Step 3: SCAN Listener Receives Request
SCAN listener:
- Knows which instances are available
- Knows which services run where
- Chooses the best node based on load
Step 4: Connection Redirect to Local Listener
SCAN listener redirects the client to:
- Specific node
- Node’s local listener
- Node VIP
Listener hand‑off completes here.
Step 5: Server Process Is Created
On the chosen node:
- Dedicated or shared server process is created
- Session is established in the local instance
✅ From now on:
- Client talks directly to that instance
- SCAN listener is no longer involved
4. What Happens During Node or Instance Failure?
Instance Failure
✅ Existing sessions on failed instance:
- Disconnected
- Rolled back
✅ New connections:
- Automatically routed to surviving instances
Service‑Aware Failover (TAF / FAN / ONS)
Oracle supports:
- TAF (Transparent Application Failover)
- FAN (Fast Application Notification)
These allow:
- Faster reconnect
- Smarter connection pool behavior
5. Dedicated vs Shared Server in RAC
Same concepts apply, but multiplied:
| Type | RAC Impact |
|---|---|
| Dedicated Server | Higher memory, simpler |
| Shared Server | Better scalability for thousands of users |
6. Why SCAN Is Critical (DBA Perspective)
Without SCAN:
- Client configs change during node add/remove
- Poor HA
With SCAN:
- Client config never changes
- Nodes can be added or removed dynamically
✅ SCAN = zero‑touch client configuration
7. Comparison: Single Instance vs RAC Connectivity
| Aspect | Single Instance | RAC |
|---|---|---|
| Entry point | Listener | SCAN Listener |
| Instances | One | Multiple |
| Services | Optional | Mandatory |
| Load balancing | Limited | Built‑in |
| HA | Low | High |
8. Common RAC Connectivity Errors (DBA View)
| Error | Meaning |
|---|---|
| ORA‑12514 | Service not registered |
| ORA‑12541 | Listener not reachable |
| ORA‑12170 | Timeout |
| Sessions stuck | FAN not configured |
9. Interview‑Ready RAC Answer (2–3 Lines)

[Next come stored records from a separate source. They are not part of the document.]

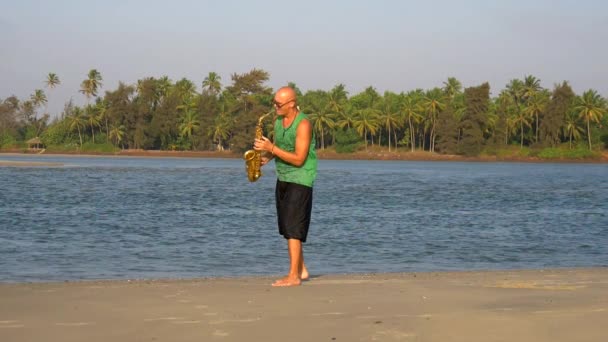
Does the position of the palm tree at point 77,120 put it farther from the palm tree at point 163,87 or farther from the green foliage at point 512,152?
the green foliage at point 512,152

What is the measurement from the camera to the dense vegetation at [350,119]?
119 m

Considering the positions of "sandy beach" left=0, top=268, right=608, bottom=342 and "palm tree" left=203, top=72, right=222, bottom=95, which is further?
"palm tree" left=203, top=72, right=222, bottom=95

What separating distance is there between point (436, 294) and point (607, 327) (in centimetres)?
165

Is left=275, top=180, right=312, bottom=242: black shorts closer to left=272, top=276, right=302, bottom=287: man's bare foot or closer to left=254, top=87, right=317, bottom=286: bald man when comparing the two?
left=254, top=87, right=317, bottom=286: bald man

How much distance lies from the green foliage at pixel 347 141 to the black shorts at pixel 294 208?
120 metres

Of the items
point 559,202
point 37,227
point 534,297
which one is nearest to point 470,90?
point 559,202

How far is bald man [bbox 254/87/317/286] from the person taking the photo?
741 centimetres

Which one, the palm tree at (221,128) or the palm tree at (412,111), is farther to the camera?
the palm tree at (221,128)

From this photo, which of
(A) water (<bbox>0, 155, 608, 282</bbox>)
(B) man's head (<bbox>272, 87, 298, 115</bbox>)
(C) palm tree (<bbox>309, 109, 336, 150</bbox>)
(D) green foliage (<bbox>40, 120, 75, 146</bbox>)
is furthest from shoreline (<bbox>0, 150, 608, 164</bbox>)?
(B) man's head (<bbox>272, 87, 298, 115</bbox>)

In Oracle RAC, clients connect using a SCAN address and service name. The SCAN listener routes the connection to the least‑loaded instance via the node’s local listener, where a server process creates a user session against the shared RAC database.
10. One‑Line DBA Golden Rule
🔥 Clients connect to services via SCAN—not to instances or nodes in RAC.